**Task item A**
In the piece on government and health care unions, what percentage of nurses in California were not represented by unions?
**Task item B**
Reproduce the piece on government and health care unions word for word, everything from "So I developed" down to "they don't work.".
**Task item C**
Write the next part of the piece on government and health care unions, picking up after its final sentence.

**Excerpted passage**
So I developed a two fold reason for having unions for government workers 1) so that the worker is protected from his or her all powerful employer, and 2) so that the government can actually require work of people and fire them if they don't work.

But the word on the street today is that government unions are a drag on the budget and poised to ruin the country. I'd like to say that the answer to that problem is not to get rid of unions for government employees, but to reduce or at least not add to employment in the government. I am not addressing reducing at this time, but I have a very big concern about the area that might be added.

In the past, hospitals and health care workers were considered "ineligible" for unionization. This came from the old philosophy that the hospital was a charitable institution and for that reason, lower wages were considered a necessary part of keeping them going. Of course the issue of life and death in the face of a strike was also a big deterrent to compatibility with unions. People worked there for a purpose greater than earning a living, because they were healers, or in some cases totally committed to God (many early nurses were nuns and deaconesses with no families). As the lines between providing a service to the community and making money in a market have blurred, unions have been slowly gaining ground in health care areas. I do not sit and research before I blog. I think about my experiences and what I have seen pass, and I don't have the details on the approach of unionization in health care, but I did see that last year unions were planning to work in California on adding the 85% of nurses that are not represented by unions to their roles, so this is a very active issue. Both the fact that 85% were not represented and the fact that the unions were working to change the situation make this a current "to be or not to be" problem.

Hospitals were in the past what the Japanese car companies were trying to be in the 90's. The supervisors made rounds, and the administration took care of their employees. To place union intervention and rules of relationship in the middle of that employee/employer relationship would be like caging a bird. Nobody came to a hospital expecting that there was any great amount of money involved in the proposition, so everyone worked to keep dedicated people happy. Dedication and happiness were important when there wasn't money to compensate for the actual work.

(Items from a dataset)
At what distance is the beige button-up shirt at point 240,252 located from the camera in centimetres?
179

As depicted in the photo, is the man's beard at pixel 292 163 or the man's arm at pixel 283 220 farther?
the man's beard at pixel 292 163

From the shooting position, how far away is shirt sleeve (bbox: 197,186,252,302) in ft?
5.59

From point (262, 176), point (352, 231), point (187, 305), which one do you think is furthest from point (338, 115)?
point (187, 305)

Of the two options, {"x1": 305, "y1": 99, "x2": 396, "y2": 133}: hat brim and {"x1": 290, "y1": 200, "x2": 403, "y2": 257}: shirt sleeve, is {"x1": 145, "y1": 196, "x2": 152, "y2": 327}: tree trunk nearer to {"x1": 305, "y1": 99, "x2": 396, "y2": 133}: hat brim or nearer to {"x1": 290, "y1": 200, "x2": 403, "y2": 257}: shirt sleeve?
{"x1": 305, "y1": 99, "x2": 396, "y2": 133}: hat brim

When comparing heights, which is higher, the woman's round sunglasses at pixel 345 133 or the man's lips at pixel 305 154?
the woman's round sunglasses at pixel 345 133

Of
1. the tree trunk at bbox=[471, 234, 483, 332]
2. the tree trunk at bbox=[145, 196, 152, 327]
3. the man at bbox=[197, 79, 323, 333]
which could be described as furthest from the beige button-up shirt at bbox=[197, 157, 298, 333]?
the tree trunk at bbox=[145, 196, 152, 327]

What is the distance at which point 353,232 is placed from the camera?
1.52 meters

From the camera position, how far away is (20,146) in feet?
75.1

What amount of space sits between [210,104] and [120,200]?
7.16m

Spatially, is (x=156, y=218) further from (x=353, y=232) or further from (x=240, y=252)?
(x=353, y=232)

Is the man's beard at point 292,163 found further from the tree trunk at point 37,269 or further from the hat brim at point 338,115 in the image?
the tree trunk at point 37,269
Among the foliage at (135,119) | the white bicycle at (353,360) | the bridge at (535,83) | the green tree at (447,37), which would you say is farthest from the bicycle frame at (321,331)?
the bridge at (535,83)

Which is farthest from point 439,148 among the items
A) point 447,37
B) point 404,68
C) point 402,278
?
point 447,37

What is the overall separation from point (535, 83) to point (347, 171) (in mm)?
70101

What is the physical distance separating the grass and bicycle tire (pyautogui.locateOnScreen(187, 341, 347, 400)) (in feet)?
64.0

**Answer A**
85%

**Answer B**
So I developed a two fold reason for having unions for government workers 1) so that the worker is protected from his or her all powerful employer, and 2) so that the government can actually require work of people and fire them if they don't work.

**Answer C**
But, the one place where hospitals were more likely to be unionized was when they were government hospitals. The private hospitals had boards of directors, and philosophies (usually religious) that an employee could use as a basis for appealing to good treatment, but the State has no such guiding principle. State facilities had to spell out in black and white what would or wouldn't be rewarded because no one had the right to make an independent judgement based on the sacred trust of the purpose of the institution. The State just doesn't work well with the sacred, it has totally different rules.

So where this draws me to for the current times is the importance of rejecting government health care where myriads of health care workers suddenly are employed by the government instead of independent institutions. I don't really know to what extent anyone has considered this, but it won't work. A public option for a health insurance plan would whittle away at the free market boundaries of assessment of resources, and a public service system would be unsustainable with the demands that government employment requires.

Unions served a role in industry to help workers because the pots of money were not being fairly distributed. There are not very many pots of money in the field of health care no matter what the commercials for pills make you think. Health care is a duty of love, which is very different from inventing and selling a new chemical. You can't buy love, and since the only commodity the government works in is money, they need to stay away from providing health care.